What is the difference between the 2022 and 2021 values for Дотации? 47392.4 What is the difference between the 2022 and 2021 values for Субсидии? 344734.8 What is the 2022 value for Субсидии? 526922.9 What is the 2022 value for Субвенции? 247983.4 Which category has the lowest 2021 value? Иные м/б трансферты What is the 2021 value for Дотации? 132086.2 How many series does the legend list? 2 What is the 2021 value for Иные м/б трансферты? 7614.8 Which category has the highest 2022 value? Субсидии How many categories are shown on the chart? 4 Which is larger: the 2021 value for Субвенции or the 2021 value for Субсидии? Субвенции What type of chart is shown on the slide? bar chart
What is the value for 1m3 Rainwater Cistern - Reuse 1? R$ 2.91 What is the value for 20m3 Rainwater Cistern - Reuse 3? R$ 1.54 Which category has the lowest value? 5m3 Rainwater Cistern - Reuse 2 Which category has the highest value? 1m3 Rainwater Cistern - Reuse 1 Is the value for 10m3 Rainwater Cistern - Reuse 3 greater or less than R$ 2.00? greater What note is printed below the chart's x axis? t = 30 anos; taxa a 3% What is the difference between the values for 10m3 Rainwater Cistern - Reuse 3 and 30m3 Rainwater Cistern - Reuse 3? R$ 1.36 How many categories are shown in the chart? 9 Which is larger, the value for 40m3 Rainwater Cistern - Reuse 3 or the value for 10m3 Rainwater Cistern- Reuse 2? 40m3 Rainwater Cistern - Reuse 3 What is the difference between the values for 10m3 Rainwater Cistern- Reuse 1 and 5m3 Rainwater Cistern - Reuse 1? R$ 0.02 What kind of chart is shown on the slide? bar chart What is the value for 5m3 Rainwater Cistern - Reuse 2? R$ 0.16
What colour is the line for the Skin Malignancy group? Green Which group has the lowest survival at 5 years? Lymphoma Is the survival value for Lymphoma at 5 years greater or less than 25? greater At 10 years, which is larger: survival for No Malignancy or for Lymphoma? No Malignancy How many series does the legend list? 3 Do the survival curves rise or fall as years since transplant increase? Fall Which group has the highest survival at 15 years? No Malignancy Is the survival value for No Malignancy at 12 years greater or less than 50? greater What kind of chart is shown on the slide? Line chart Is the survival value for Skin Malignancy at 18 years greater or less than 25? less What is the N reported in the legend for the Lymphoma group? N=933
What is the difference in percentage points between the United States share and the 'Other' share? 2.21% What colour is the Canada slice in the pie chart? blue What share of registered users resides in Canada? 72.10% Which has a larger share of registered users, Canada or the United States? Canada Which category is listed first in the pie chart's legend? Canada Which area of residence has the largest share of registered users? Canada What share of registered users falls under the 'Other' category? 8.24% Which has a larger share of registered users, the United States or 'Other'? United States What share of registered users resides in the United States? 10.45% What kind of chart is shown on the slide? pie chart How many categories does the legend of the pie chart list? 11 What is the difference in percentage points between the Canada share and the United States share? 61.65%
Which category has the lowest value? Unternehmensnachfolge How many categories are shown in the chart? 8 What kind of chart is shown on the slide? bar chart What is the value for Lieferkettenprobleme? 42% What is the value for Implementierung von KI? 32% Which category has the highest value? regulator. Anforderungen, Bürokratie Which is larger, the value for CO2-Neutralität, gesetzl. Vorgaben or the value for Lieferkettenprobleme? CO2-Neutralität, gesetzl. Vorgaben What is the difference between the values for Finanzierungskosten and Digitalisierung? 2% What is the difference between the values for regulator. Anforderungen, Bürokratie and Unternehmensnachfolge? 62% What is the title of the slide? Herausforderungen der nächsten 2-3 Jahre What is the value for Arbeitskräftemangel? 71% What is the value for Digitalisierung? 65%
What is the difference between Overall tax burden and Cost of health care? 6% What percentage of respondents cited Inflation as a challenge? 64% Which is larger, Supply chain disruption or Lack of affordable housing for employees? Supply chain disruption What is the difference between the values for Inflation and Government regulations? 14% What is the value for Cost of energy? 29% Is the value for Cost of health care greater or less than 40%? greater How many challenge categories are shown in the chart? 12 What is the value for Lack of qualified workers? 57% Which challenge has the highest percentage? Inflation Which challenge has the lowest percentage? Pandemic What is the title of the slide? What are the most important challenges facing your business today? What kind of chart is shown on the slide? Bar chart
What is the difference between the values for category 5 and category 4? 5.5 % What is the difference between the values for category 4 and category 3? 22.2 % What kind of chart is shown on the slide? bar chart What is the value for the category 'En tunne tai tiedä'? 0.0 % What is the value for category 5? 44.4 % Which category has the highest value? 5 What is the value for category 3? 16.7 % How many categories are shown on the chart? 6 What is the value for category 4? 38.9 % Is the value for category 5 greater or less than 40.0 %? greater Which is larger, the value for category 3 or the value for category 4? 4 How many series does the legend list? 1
◇ ◇ ◇ ◇
Find every row above that contains the string "area" and copy each of those rows in full. Treat uppercase and lowercase letters as different.

_Problem solution_
What is the difference in percentage points between the United States share and the 'Other' share? 2.21% What colour is the Canada slice in the pie chart? blue What share of registered users resides in Canada? 72.10% Which has a larger share of registered users, Canada or the United States? Canada Which category is listed first in the pie chart's legend? Canada Which area of residence has the largest share of registered users? Canada What share of registered users falls under the 'Other' category? 8.24% Which has a larger share of registered users, the United States or 'Other'? United States What share of registered users resides in the United States? 10.45% What kind of chart is shown on the slide? pie chart How many categories does the legend of the pie chart list? 11 What is the difference in percentage points between the Canada share and the United States share? 61.65%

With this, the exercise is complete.